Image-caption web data
* * * * *

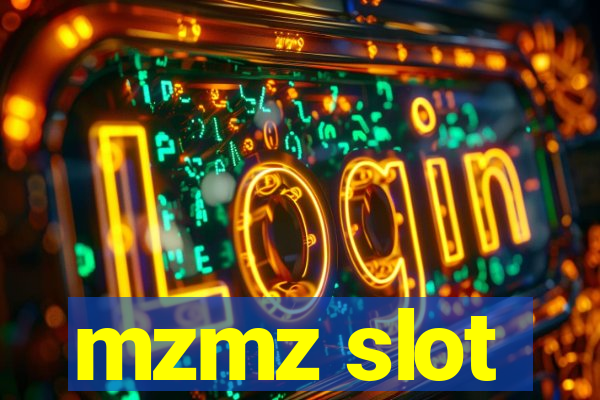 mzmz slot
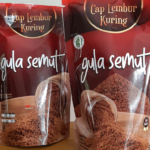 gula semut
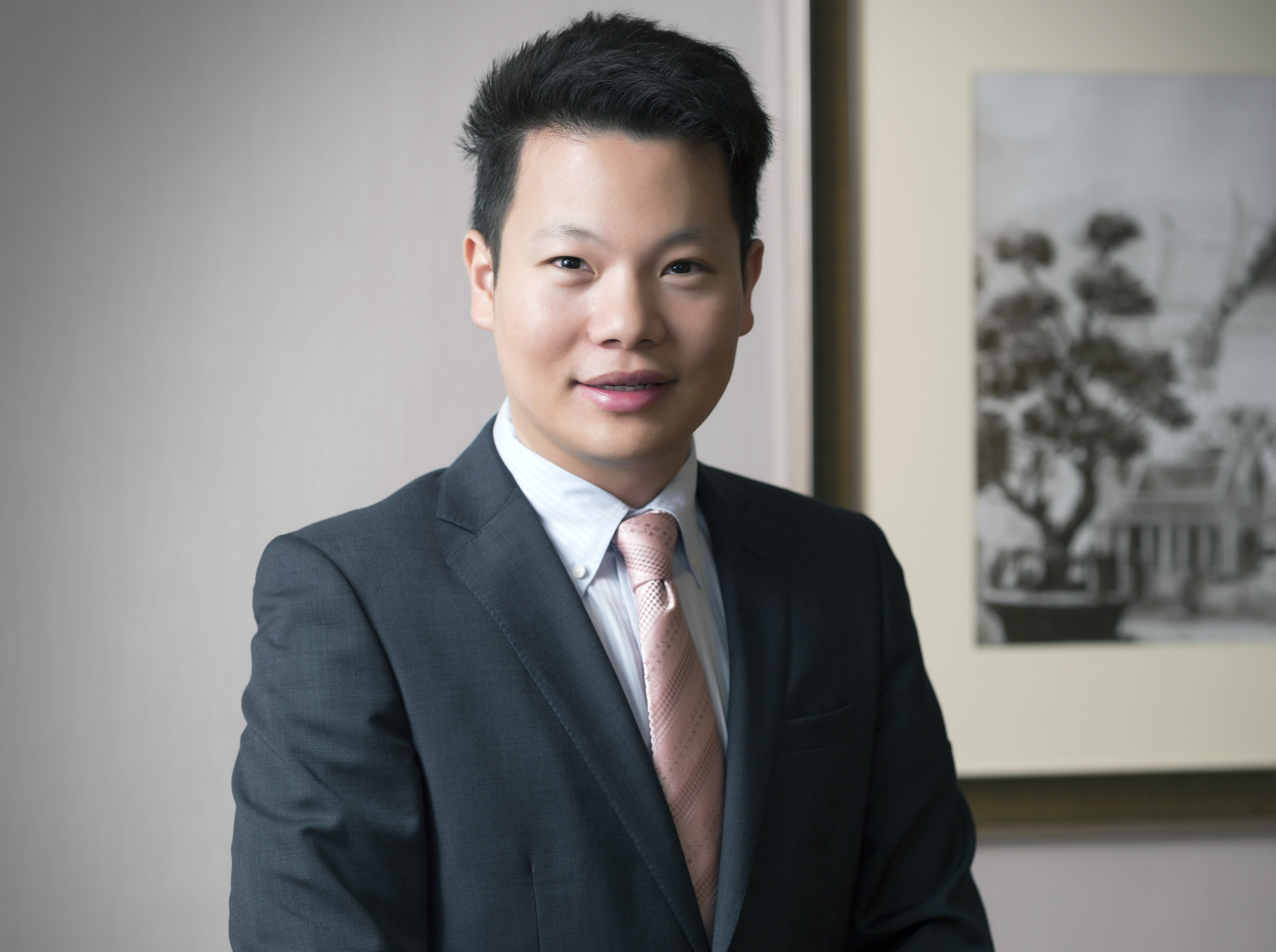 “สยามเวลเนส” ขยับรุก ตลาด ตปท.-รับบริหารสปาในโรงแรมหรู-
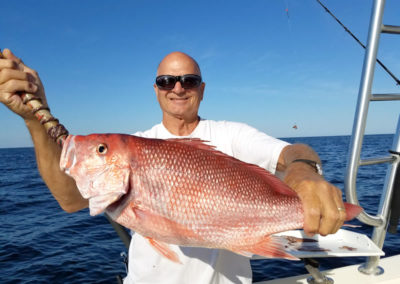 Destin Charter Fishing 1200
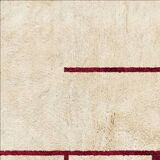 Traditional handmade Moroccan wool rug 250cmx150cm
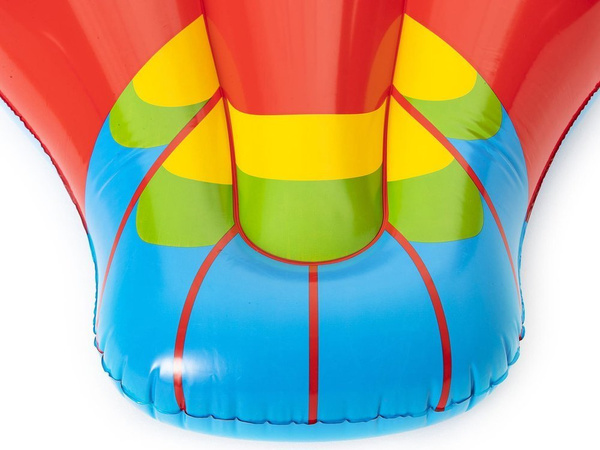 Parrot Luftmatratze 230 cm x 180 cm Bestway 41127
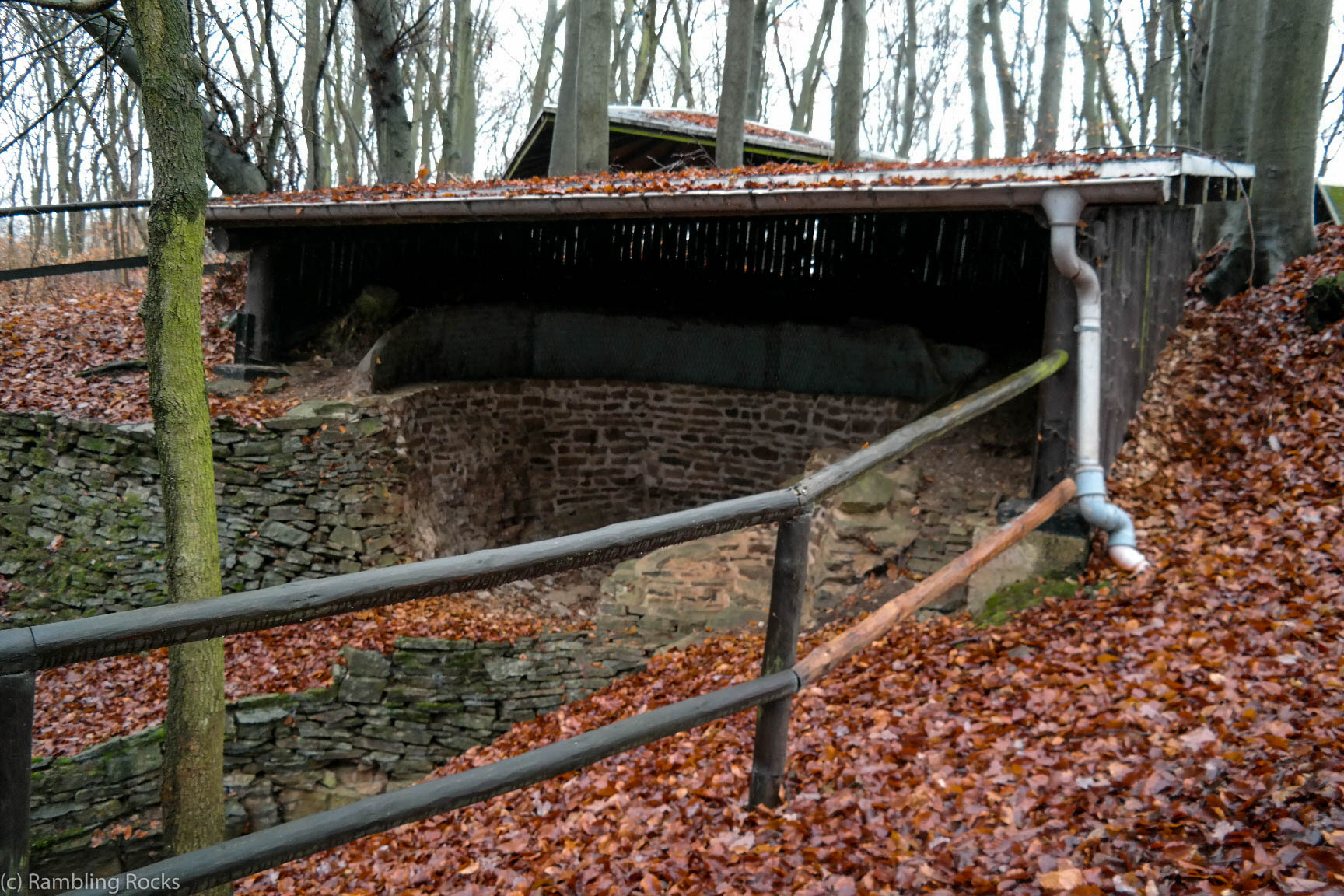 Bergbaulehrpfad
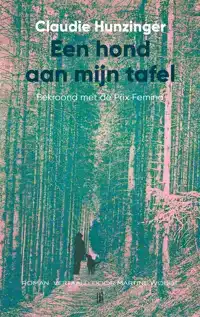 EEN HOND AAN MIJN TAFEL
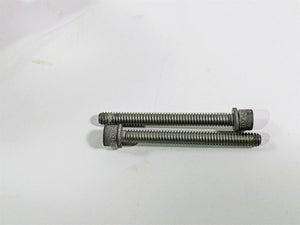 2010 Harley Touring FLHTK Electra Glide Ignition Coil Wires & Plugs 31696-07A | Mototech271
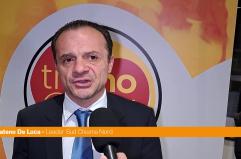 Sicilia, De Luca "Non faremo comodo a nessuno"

* * * * *

Required action
Every line from the one with "Traditional handmade Moroccan" to the end of the records above should be restated word for word, and no picture belongs in the copy.

Task output
 Traditional handmade Moroccan wool rug 250cmx150cm
 Parrot Luftmatratze 230 cm x 180 cm Bestway 41127
 Bergbaulehrpfad
 EEN HOND AAN MIJN TAFEL
 2010 Harley Touring FLHTK Electra Glide Ignition Coil Wires & Plugs 31696-07A | Mototech271
 Sicilia, De Luca "Non faremo comodo a nessuno"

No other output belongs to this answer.